IN THE TASMANIAN INDUSTRIAL COMMISSION

Industrial Relations Act 1984

 

T.2382 of 1990 IN THE MATTER OF AN APPLICATION BY THE AMALGAMATED METAL WORKERS UNION FOR INTERPRETATION OF THE MINING (LEAD-ZINC) AWARD
   
  RE: CONTRACT OF EMPLOYMENT AND PAYMENT FOR SHIFT
   
PRESIDENT F. D. WESTWOOD 10 JULY 1990

 

INTERPRETATION

APPEARANCES:

For the Amalgamated Metal
Workers Union
- Mr. D. Harding
   
For the Australian Workers' Union
Tasmania Branch
- Mr. C. Hayes
   
For Pasminco Mining, Rosebery

- Mr. R. Evetts

 

DATE AND PLACE OF HEARING:

 

8.6.90

Hobart

 

 

This is an application by the Amalgamated Metal Workers' Union (AMWU) in accordance with Section 43 of the Industrial Relations Act 1984 for an interpretation of Clause 13(c) - Contract of Employment - and Clause 32(a) - Payment for Shift - of the Mining (Lead-Zinc) Award1.

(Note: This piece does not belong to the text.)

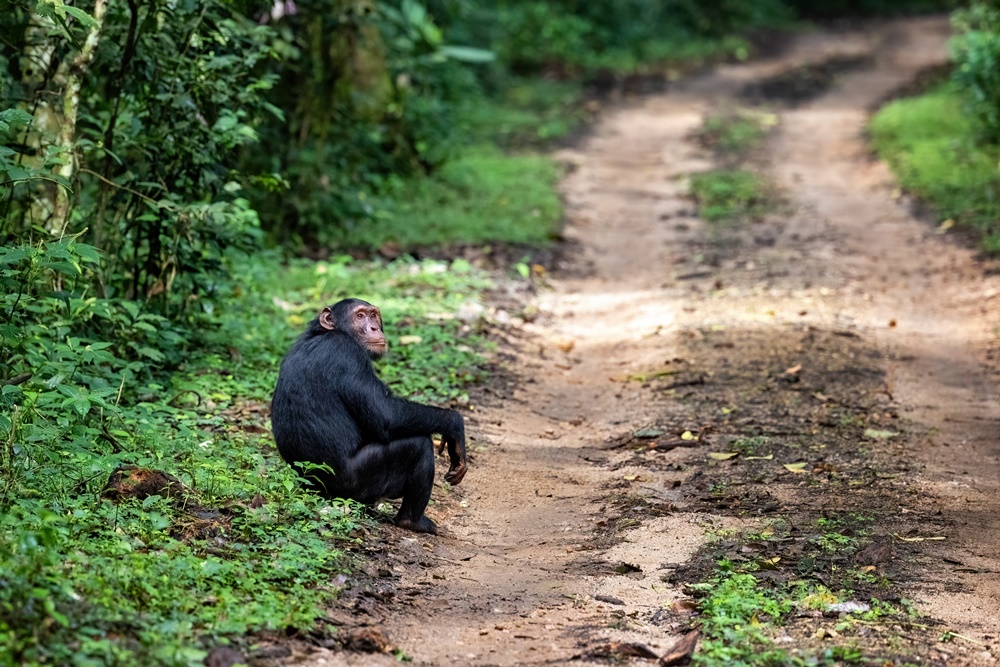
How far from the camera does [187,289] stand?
9164 millimetres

In this case, on 6 March 1990 the underground day shift workers were stood down for four hours after spending the first four hours of their eight-hour shift waiting for a motor, in the cage used to transport employees underground, to be repaired. The motor was repaired some considerable time later. The company paid the employees for the first four hours and gave them the option, in respect of the "stand down" period, of either four hours' unpaid leave or eight hours annual leave.

Mr. Harding claimed that Clause 13(c) permits the employer to deduct payment for any day, not for any part of a day, in the event that employees cannot be usefully employed through any breakdown in machinery.

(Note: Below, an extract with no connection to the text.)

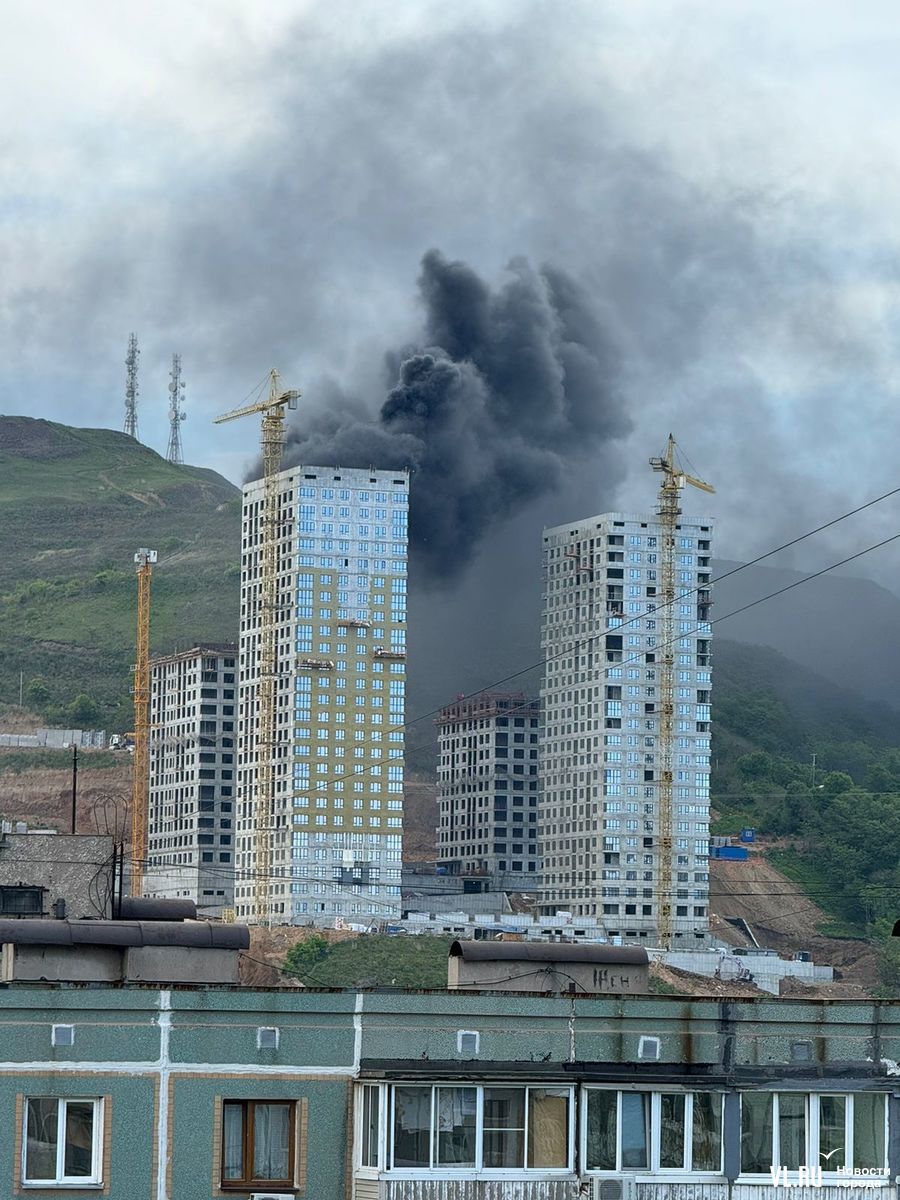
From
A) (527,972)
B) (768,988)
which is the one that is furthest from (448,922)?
(527,972)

The subclause reads as follows:

"(c)  Subclause (a) above shall not affect the right of the employer to dismiss any employee without notice for misconduct and in such cases the wages shall be paid up to the time of dismissal only; or to deduct payment for any day the employee cannot be usefully employed because of any strike or through any breakdown in machinery or any stoppage of work by any cause for which the employer cannot reasonably be held responsible.

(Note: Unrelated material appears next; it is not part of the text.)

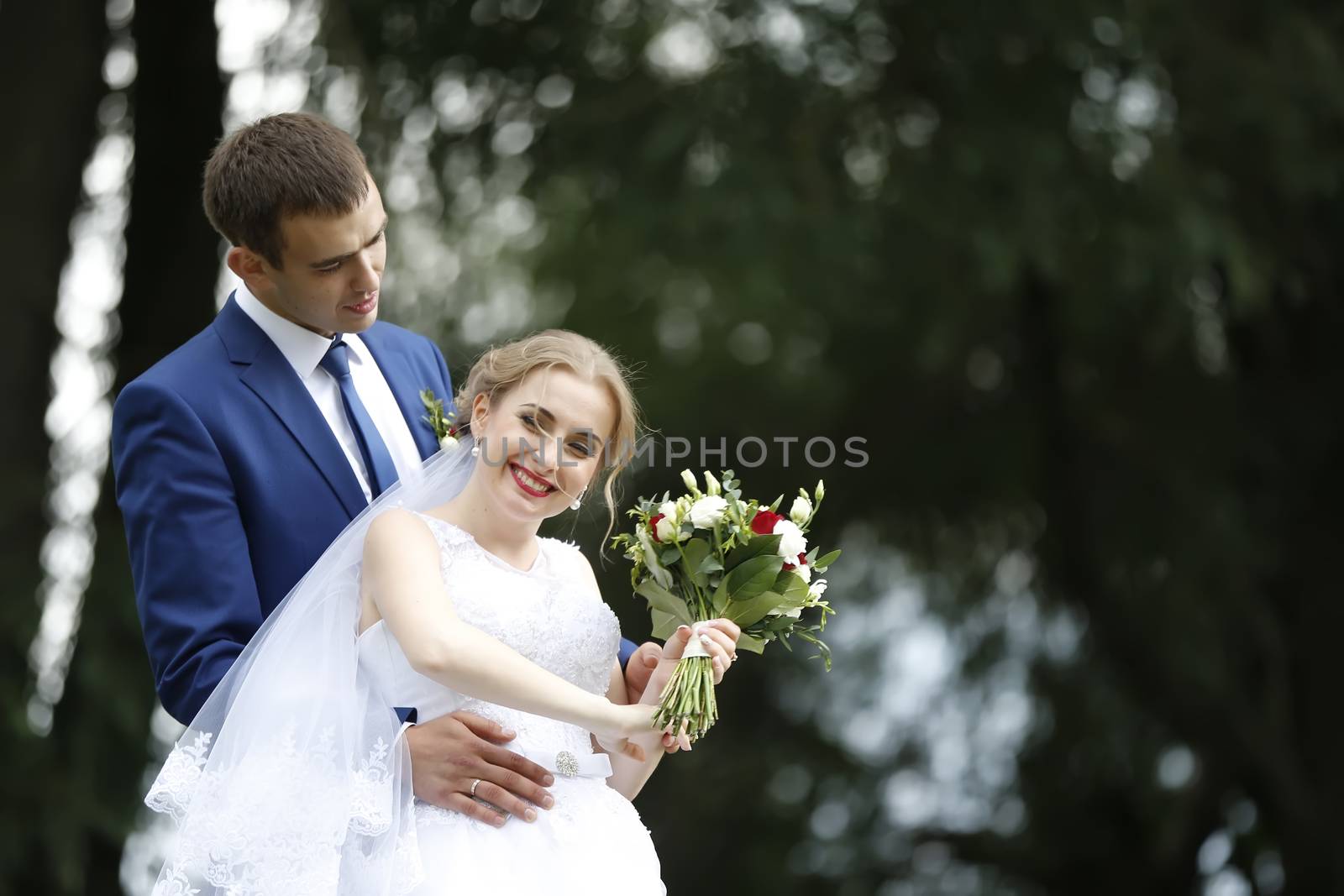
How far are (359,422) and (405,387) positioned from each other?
289 millimetres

The right of the Company to deduct payment for any day an employee cannot be usefully employed because of a strike or by any stoppage of work by any cause for which the employer cannot reasonably be held responsible is subject to the following conditions:

(i)  The Company shall notify the employee verbally or in writing or by public notice of the proposed stand down. During the period such notification remains in force, the employee shall be deemed to be stood down until he is advised to resume work, which may be done verbally or in writing, or by public notice.

(ii)  An employee who is stood down under this subclause shall be treated for all purposes (other than payment of wages) as having continuity of service and employment notwithstanding such standing down.

(iii)  An employee who is stood down under this subclause may at any time during the period of being stood down terminate employment without notice and shall be entitled to receive as soon as practicable all wages and other payments to which there is an entitlement up to the time of termination. The day on which the employee exercises the right of termination without notice shall be the day on which the employment is terminated.

(iv)  An employee who terminates his employment under subparagraph (iii) hereof, shall for all purposes (other than payment in lieu of notice) be treated as if his employment had been terminated by the employer without default of the employee.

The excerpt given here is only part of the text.